Please repeat, word for word, the part of the passage on love and selflessness below that begins at the words "Learn to truly" and stops after "ones around you.".

## TEXT TO READ
┌──

Learn to truly love- to love deep, to love wide, and to love lavishly. To love is to sacrifice your own desires, your own goals, your own dreams, your own opportunities, your own recognitions, for betterment of the ones around you.
"Greater love has no one than this, than to lay down one's life for his friends." - John 15:13
Many interpret this scripture in way that says, "die for a friend, and you'll truly know how to love." While this remains true, as Christ so graciously demonstrated, we miss the opportunity to exercise a kind of "death" in our everyday lives that nurtures love. Death to the self, to live for others. That is love. That is selflessness. That is servanthood.
That is Christ, the Man we are to strive to be like, and so epically fail.

The social cataclysm I see growing in our generation is craftily concealing itself in such subtleties, that they will cause division and strife. I urge the reader to examine the motives of their hearts in correlation with their relationships, and to pray for the insight to see their particular areas of selfishness. The devil is a crafty one, and I encourage you, the reader, to fight him on the "splinter" level, not just the "log" level.

└──

## PROVIDED INFORMATION
┌──

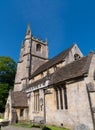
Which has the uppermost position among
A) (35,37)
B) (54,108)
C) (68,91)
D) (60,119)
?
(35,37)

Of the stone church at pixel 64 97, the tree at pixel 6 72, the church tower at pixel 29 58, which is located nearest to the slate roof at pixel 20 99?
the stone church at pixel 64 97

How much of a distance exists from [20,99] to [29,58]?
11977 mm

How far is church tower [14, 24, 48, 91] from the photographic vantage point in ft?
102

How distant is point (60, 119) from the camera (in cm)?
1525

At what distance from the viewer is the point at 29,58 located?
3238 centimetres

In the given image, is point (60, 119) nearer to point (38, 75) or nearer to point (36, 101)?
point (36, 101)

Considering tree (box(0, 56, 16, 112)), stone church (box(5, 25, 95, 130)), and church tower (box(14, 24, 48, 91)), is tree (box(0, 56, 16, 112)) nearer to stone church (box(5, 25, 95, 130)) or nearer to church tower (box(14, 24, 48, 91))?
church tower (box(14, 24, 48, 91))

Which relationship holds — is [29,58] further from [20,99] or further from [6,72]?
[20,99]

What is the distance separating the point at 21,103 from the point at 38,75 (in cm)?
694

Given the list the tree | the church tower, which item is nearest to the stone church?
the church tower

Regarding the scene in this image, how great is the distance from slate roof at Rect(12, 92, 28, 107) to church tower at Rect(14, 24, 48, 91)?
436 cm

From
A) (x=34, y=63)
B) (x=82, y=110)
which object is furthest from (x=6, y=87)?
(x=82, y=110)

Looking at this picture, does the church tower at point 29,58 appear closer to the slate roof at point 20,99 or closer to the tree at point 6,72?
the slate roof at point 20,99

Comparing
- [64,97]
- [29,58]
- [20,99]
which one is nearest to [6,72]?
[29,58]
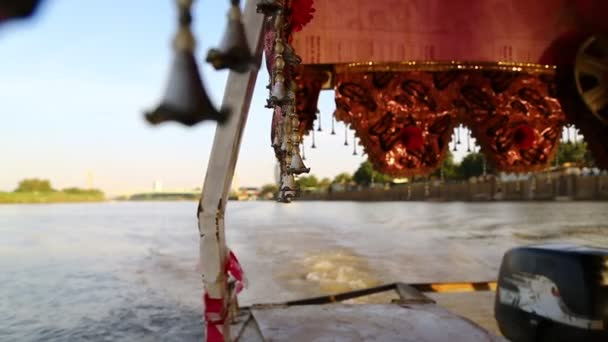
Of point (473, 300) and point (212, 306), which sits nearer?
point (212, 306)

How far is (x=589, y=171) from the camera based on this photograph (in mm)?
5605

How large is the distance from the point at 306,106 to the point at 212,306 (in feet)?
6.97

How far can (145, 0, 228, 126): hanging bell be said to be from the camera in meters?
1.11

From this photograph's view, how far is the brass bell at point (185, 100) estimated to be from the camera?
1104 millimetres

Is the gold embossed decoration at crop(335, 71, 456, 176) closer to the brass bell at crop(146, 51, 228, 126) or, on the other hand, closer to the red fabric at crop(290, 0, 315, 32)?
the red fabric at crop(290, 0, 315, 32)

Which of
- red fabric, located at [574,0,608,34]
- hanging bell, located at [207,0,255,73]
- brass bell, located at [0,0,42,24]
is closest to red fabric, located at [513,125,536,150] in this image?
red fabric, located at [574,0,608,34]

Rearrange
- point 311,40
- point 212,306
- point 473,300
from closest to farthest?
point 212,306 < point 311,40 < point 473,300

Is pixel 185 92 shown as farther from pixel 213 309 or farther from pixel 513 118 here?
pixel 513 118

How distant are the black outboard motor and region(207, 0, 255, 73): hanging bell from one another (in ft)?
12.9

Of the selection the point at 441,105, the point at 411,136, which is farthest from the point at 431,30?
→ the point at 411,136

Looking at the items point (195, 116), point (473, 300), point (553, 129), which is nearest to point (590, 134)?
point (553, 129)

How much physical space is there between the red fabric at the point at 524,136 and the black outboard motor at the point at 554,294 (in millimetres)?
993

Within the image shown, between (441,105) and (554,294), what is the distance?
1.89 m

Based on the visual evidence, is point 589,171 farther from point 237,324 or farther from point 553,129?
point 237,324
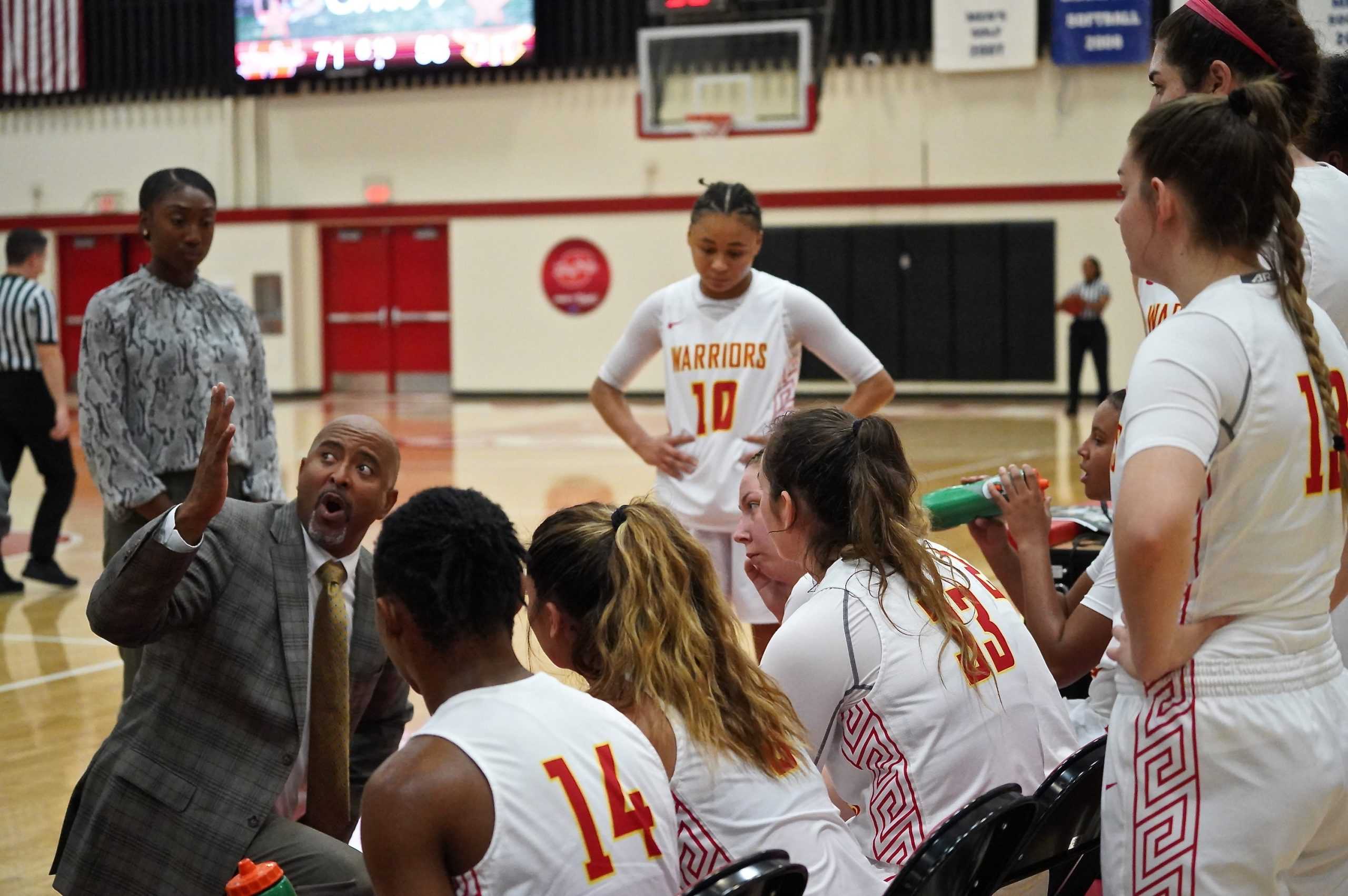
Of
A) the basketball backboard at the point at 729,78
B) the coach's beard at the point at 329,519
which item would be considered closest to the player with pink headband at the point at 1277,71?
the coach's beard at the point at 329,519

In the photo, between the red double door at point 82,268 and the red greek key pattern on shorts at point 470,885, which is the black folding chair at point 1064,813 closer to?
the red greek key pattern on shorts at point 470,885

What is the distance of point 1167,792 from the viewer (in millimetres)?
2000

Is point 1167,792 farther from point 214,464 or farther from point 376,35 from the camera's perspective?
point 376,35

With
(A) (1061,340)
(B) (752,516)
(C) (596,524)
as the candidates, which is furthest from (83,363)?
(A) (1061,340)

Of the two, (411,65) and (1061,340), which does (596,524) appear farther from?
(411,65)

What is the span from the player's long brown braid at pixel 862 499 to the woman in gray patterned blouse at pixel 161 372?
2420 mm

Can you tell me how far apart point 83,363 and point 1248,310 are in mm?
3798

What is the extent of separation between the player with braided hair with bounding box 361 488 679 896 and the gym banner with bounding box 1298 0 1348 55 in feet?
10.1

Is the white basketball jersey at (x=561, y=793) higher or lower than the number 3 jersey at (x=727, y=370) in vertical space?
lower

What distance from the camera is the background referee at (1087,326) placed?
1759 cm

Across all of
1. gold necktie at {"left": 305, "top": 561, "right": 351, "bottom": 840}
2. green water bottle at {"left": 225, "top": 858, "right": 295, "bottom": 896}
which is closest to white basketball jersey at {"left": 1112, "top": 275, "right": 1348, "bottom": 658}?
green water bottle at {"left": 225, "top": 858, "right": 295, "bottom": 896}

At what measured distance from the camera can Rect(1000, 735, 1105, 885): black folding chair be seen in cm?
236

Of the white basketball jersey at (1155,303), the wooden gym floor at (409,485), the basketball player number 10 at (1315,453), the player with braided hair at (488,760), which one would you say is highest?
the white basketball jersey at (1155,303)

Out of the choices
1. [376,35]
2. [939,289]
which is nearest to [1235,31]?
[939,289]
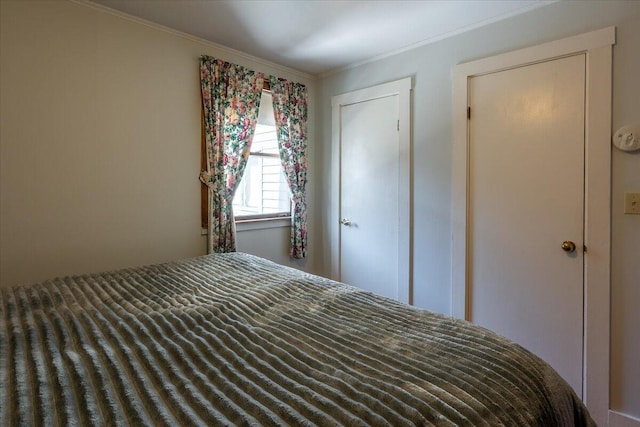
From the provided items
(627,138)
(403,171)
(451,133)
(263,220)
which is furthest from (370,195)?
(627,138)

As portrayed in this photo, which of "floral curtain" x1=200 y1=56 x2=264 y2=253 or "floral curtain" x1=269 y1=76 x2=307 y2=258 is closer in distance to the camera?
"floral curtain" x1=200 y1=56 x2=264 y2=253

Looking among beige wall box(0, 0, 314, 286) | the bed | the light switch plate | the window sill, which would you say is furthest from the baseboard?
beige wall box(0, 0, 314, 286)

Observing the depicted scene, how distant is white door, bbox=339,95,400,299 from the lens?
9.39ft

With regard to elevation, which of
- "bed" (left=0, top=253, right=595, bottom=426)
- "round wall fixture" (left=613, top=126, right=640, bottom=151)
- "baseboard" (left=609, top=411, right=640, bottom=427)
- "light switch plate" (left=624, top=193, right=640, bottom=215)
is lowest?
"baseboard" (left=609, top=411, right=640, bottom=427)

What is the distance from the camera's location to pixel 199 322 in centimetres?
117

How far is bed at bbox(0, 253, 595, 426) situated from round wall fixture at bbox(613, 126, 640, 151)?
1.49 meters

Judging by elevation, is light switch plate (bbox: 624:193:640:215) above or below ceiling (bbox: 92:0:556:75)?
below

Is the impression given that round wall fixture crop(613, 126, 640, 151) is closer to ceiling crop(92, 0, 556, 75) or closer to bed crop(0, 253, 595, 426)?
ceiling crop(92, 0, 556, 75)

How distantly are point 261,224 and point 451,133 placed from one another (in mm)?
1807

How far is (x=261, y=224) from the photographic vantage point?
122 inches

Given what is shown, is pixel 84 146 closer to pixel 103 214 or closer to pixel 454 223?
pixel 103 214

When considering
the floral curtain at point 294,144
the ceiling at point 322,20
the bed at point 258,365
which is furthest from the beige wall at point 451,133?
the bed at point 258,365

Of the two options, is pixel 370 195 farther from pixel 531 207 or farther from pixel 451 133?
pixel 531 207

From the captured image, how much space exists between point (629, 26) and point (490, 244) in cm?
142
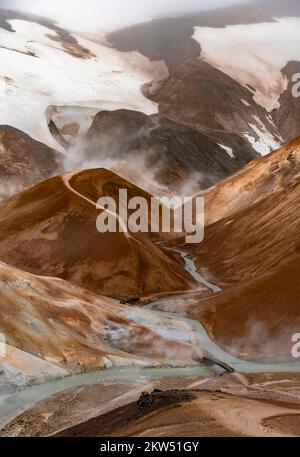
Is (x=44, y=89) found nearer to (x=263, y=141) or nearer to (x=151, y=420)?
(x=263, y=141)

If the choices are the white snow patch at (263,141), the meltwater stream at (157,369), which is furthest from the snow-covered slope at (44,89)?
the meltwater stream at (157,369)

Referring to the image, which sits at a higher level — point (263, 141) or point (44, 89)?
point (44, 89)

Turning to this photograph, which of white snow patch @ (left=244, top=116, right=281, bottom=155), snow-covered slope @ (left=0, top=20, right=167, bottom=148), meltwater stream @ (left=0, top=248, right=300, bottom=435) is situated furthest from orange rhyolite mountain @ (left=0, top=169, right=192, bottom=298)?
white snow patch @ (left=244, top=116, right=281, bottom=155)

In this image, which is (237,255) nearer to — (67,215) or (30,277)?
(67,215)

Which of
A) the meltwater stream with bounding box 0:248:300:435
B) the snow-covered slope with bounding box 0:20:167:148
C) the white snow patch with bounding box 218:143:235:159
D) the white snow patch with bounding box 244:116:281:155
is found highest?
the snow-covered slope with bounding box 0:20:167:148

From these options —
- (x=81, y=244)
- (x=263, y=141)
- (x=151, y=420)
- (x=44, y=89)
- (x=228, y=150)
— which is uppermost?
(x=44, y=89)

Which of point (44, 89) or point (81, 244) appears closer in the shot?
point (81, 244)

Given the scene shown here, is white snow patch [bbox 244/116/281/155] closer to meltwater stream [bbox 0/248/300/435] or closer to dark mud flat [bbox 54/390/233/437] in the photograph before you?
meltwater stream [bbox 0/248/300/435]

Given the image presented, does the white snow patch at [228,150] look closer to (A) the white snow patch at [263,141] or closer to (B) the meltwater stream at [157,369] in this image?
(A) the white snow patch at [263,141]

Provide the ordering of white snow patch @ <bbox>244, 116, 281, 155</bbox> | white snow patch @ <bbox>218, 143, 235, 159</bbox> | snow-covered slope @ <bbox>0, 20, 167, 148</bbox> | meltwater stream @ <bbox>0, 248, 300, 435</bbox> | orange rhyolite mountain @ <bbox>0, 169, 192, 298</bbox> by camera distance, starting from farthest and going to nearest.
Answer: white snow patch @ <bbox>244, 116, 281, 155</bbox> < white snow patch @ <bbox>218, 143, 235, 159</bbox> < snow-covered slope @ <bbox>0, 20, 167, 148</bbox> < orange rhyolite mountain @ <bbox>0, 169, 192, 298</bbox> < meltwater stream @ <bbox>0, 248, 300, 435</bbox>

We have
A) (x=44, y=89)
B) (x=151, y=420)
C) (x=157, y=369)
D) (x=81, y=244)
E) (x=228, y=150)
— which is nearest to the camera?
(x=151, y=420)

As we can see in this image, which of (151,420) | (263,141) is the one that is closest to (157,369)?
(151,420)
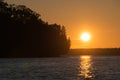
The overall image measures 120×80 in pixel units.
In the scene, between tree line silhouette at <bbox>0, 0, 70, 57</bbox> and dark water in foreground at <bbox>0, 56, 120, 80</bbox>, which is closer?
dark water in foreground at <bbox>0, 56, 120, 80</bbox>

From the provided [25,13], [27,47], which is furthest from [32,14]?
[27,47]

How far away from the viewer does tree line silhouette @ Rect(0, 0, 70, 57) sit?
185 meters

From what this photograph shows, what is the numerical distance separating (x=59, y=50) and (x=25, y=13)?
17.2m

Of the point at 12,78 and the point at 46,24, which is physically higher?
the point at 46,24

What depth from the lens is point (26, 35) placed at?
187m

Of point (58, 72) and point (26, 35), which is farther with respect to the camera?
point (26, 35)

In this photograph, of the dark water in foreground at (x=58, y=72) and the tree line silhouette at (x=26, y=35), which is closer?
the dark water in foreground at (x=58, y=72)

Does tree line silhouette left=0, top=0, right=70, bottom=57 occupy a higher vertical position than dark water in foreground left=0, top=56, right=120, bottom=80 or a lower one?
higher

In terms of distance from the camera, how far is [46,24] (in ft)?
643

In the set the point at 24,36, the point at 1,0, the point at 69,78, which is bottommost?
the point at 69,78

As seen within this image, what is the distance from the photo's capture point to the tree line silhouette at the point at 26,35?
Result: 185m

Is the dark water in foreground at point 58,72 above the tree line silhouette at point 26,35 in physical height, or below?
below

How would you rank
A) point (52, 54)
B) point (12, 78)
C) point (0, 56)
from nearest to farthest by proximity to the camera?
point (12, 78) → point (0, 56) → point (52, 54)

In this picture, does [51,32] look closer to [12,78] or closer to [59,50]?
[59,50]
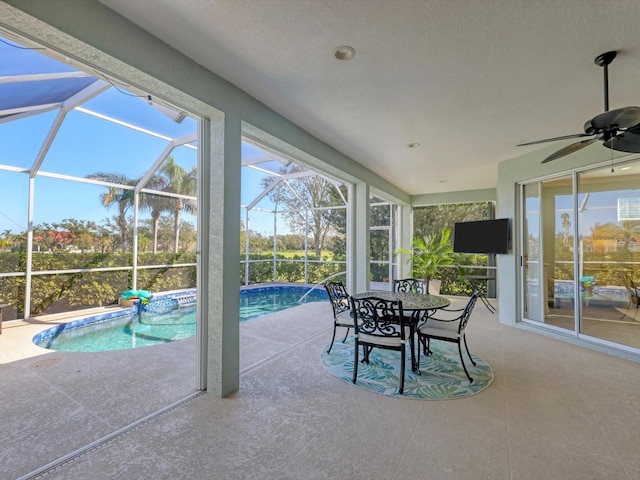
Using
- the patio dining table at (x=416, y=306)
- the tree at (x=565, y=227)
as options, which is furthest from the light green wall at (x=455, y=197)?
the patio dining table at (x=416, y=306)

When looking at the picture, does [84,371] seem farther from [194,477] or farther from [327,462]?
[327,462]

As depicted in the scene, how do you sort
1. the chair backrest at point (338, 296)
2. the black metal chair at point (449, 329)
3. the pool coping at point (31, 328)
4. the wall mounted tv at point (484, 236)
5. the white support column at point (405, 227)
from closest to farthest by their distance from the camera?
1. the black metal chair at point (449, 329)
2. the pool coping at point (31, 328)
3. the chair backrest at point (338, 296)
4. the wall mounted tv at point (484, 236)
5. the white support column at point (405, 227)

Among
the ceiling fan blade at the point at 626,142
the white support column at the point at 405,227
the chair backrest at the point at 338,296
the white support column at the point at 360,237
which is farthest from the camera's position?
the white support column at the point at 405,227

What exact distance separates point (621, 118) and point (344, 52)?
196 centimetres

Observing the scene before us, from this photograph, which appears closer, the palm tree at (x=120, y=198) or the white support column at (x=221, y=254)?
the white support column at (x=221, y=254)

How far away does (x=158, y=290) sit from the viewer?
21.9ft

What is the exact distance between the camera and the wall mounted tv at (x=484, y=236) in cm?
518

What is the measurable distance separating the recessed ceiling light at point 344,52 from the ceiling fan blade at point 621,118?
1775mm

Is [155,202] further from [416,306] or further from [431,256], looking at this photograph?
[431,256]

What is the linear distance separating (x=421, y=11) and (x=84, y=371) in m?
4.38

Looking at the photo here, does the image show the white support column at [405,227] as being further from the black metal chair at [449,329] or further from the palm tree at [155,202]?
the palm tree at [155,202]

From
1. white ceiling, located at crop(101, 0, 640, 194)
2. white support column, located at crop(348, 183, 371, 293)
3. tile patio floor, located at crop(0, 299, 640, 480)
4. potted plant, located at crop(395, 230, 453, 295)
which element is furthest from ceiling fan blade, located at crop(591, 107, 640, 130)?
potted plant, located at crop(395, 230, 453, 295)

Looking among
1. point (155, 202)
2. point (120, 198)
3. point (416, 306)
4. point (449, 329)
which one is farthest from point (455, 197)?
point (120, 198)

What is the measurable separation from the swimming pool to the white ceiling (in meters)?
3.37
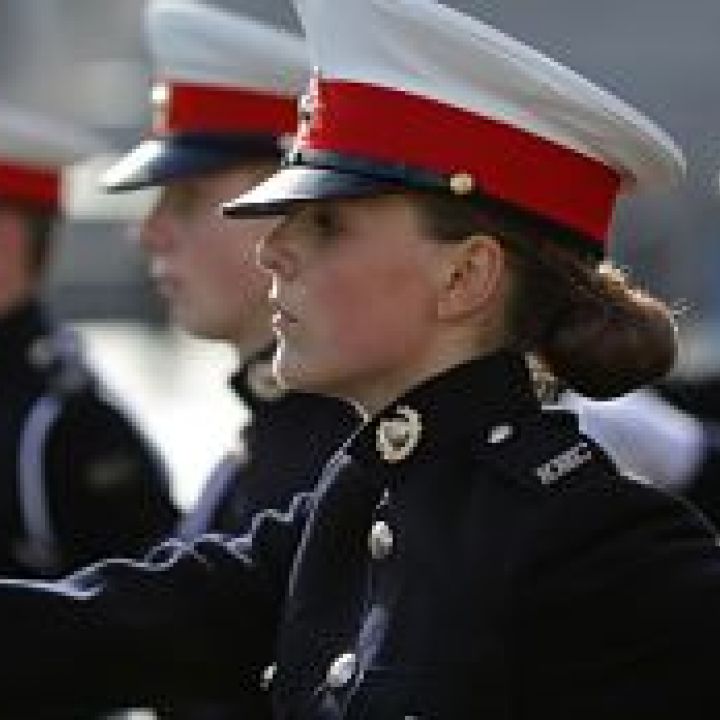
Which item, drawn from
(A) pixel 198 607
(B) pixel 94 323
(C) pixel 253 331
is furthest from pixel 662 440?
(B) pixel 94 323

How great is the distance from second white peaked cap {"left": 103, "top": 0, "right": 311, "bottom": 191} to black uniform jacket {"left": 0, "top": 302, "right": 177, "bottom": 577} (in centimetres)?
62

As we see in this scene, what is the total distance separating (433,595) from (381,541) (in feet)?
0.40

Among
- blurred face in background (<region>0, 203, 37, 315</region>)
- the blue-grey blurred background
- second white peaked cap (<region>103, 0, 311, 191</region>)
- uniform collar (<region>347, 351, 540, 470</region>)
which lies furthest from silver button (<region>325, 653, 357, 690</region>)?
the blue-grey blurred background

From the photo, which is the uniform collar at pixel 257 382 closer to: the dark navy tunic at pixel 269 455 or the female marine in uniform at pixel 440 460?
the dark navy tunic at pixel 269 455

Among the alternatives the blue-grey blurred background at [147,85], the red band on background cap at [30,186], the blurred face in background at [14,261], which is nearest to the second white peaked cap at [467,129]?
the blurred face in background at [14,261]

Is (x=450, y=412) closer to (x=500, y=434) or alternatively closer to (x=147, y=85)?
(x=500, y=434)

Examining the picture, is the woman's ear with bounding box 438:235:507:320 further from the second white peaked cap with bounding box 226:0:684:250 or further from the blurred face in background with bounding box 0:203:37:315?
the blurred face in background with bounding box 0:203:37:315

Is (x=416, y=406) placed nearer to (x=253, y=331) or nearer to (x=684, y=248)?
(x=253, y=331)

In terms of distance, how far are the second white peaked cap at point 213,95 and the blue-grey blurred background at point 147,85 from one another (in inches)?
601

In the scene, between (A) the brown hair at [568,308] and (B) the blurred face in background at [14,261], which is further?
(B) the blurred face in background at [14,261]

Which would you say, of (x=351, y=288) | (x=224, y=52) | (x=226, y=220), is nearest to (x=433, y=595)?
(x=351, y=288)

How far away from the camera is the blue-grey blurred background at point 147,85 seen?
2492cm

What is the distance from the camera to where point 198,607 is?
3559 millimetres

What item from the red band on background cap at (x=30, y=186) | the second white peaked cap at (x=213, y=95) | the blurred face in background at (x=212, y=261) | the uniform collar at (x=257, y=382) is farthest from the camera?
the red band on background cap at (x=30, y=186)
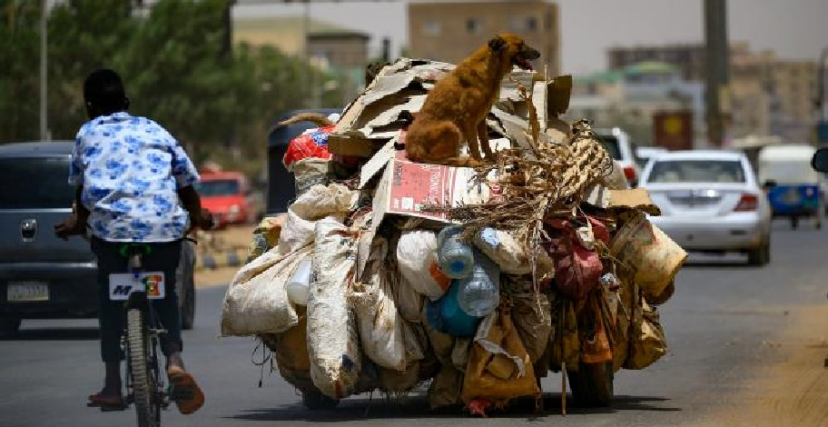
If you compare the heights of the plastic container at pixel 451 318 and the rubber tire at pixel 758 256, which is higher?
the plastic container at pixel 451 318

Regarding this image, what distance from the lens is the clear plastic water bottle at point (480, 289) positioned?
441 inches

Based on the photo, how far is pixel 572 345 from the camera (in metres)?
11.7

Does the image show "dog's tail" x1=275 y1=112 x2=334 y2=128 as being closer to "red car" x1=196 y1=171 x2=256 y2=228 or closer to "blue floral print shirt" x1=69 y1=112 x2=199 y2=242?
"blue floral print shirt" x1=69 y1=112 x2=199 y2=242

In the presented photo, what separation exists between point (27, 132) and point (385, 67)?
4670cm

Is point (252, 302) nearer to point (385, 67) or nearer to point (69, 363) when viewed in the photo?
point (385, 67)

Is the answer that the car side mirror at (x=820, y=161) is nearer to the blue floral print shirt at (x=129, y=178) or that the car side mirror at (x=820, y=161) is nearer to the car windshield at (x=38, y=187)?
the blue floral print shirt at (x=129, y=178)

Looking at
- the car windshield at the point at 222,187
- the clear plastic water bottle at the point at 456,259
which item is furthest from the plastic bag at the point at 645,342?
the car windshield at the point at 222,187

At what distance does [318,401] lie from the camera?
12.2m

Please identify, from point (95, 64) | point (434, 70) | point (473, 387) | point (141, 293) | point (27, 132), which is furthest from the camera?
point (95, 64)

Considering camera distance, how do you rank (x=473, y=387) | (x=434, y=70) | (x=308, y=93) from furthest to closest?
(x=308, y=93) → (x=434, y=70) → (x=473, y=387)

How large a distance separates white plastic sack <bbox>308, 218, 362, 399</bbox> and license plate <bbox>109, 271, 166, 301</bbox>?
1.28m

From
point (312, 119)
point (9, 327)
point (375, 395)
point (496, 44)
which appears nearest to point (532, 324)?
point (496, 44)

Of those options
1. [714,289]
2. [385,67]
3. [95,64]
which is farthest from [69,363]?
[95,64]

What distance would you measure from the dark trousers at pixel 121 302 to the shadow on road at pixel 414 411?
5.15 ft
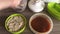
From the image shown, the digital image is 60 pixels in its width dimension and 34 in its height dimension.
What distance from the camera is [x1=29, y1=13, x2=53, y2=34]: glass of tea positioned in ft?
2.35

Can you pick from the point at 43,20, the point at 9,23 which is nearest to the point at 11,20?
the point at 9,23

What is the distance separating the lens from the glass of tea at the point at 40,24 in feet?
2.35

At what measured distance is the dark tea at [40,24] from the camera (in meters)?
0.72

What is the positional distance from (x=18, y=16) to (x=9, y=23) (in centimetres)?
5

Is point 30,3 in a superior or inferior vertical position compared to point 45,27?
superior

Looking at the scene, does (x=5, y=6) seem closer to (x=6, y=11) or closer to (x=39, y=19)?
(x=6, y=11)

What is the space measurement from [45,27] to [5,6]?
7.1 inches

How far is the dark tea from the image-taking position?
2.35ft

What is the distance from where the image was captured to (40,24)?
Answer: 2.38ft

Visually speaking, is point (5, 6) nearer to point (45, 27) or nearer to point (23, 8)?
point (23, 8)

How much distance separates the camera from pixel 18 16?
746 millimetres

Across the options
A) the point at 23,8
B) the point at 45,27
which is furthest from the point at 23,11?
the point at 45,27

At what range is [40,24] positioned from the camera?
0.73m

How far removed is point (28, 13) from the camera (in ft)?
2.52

└──

## EXPECTED OUTPUT
Learn to truly love- to love deep, to love wide, and to love lavishly. To love is to sacrifice your own desires, your own goals, your own dreams, your own opportunities, your own recognitions, for betterment of the ones around you.